### Fragmento de texto
______________________________
Dudo que haya algún valenciano entre 40 y 50 años que no sepa lo que fue El Torero. Aunque era mucho más pequeña que Spook Factory –casi un after–, El Torero era una discoteca tan famosa o más que aquella. Yo solo estuve una primera y última vez. Con Johny e I. fuimos primero a tomar unas cervezas al bar Las Cuevas, a dos callejones de la Plaza de la Virgen. Aquella era su “liturgia” muchos viernes por la tarde: primero, cerveza y patatas bravas en Las Cuevas; más tarde, algo de cena; luego, no sé quién los llevaba al Saler –todavía no tenían coche–, donde se concentraban algunas de las discotecas de la Ruta del Bakalao. Uno de esos viernes, me apunté.
La imagen que conservo de El Torero es tan oscura que no sé cómo resiste en mi memoria. Recuerdo atravesar una pista de baile estrecha –como la mitad de ancha que una pista de tenis– con la barra destellando a un lado. Luego, la sala desembocaba en una terraza a cielo abierto. Allí supe por primera vez lo que era la música electrónica dura, atronadora, inarmónica. ¡Bum, bum, bum! Era como una caja de truenos en medio de la cual algunos chicos y chicas se contorsionaban, mientras sus tímpanos se iban disolviendo. ¡Bum, bum, bum! Bailar aquello hubiera colocado cualquier cuerpo en una situación complicada, de no ser porque esos cuerpos ya estaban “colocados” y hubieran obedecido cualquier orden que viniera de la cabina del DJ.
______________________________
### Registros extraídos
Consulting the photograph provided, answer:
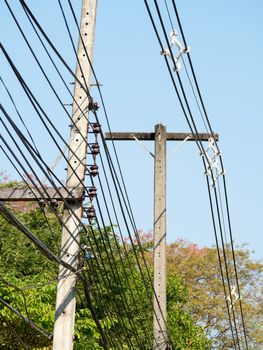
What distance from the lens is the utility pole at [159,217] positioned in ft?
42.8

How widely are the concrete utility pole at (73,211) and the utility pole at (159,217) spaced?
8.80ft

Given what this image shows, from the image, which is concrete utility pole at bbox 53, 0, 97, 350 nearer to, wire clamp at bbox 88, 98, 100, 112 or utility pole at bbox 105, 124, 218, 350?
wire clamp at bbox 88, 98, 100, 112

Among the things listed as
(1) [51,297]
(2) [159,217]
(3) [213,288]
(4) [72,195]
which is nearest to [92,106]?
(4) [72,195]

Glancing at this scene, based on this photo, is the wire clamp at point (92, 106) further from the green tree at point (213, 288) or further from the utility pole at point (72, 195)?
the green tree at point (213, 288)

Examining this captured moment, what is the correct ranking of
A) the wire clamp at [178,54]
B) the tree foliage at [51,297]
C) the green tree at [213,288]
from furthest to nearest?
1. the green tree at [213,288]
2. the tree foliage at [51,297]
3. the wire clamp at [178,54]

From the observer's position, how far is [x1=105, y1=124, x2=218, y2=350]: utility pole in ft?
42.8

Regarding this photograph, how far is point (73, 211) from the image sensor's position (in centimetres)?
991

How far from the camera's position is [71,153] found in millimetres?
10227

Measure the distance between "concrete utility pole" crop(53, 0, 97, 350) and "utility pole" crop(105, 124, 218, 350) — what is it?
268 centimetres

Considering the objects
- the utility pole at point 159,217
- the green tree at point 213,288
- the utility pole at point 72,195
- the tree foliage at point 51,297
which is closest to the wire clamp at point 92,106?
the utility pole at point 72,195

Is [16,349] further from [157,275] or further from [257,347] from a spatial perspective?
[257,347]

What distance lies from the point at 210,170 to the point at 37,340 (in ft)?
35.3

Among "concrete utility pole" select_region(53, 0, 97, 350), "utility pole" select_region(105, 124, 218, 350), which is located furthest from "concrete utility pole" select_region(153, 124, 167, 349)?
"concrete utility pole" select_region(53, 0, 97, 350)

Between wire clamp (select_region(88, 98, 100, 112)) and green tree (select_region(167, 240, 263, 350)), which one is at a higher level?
______________________________
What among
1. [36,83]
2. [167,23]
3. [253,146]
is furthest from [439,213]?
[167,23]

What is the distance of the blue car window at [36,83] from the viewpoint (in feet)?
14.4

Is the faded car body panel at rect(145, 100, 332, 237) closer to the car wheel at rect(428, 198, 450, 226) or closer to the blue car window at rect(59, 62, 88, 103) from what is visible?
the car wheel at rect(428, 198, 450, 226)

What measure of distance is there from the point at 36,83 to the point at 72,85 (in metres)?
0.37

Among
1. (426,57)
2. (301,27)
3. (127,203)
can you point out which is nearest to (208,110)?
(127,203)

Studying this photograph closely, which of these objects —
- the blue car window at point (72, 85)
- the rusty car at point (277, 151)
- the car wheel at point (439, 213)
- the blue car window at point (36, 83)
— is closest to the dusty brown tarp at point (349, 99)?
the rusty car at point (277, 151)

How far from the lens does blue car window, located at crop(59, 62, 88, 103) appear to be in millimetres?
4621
______________________________
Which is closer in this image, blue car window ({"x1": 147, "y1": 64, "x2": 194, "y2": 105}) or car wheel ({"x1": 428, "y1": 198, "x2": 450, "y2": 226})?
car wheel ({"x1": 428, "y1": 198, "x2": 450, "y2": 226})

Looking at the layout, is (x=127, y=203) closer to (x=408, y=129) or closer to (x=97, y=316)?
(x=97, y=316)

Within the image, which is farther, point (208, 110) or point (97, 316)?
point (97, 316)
______________________________
### Consigna
Indica si cada afirmación coincide con el texto sobre El Torero y respalda tu respuesta con las palabras exactas del texto: (a) El Torero era más grande que Spook Factory. (b) El bar Las Cuevas estaba a dos callejones de la Plaza de la Virgen. (c) Johny e I. ya tenían coche cuando iban al Saler.

### Solución propuesta
(a) No: «Aunque era mucho más pequeña que Spook Factory».
(b) Sí: «a dos callejones de la Plaza de la Virgen».
(c) No: «todavía no tenían coche».